MATERIAL PROVIDED Start Marker
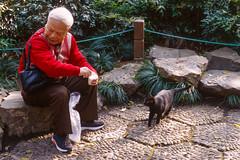 Beggar Cat (Taomeister) Tags: kodaknewektachrome nikonfm3a voigtlandernoktonsliis58mmf14 e100 ektachromee100 westlakehangzhou
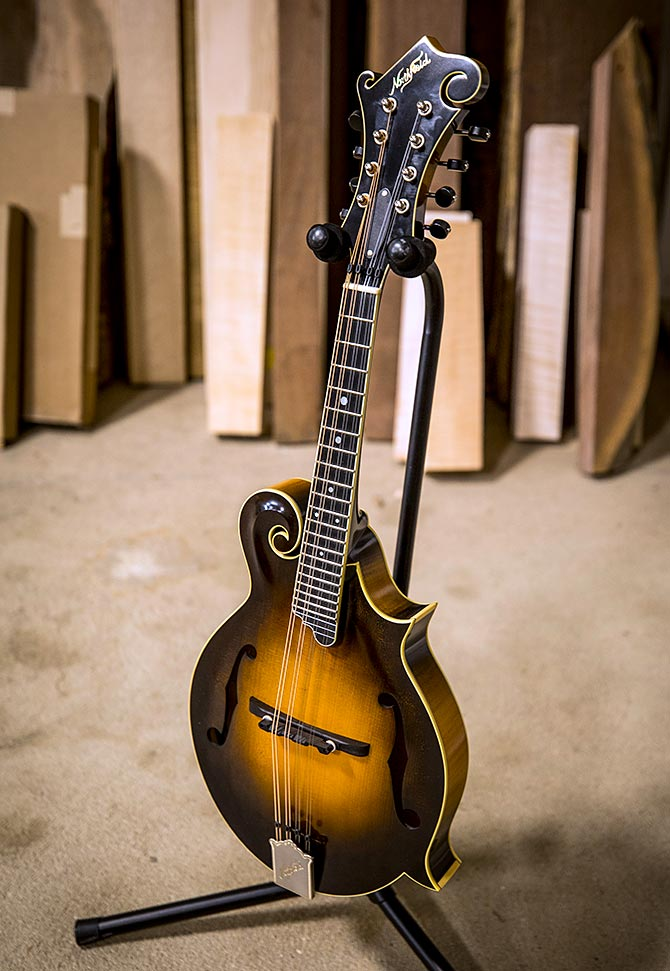 New Northfield F Mandolin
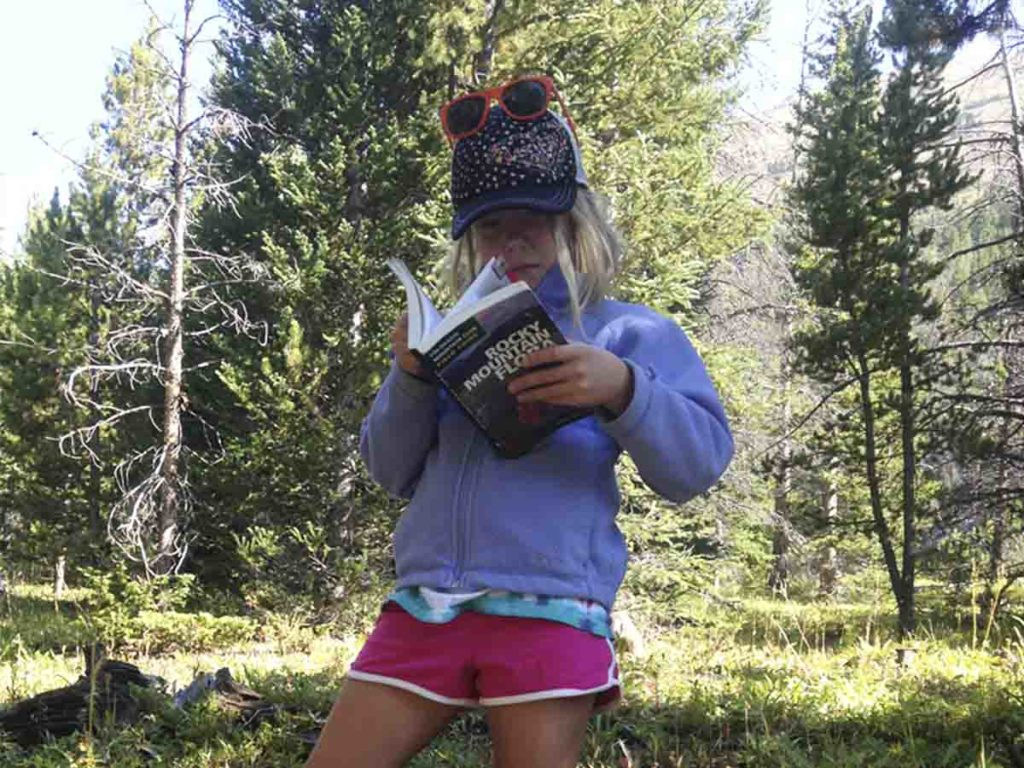 Hunting for huckleberries is a great kid activity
MATERIAL PROVIDED End Marker
** THE TASK **
Here the job is to print the data above exactly, except for any pictures.

** SOLUTION **
 Beggar Cat (Taomeister) Tags: kodaknewektachrome nikonfm3a voigtlandernoktonsliis58mmf14 e100 ektachromee100 westlakehangzhou
 New Northfield F Mandolin
 Hunting for huckleberries is a great kid activity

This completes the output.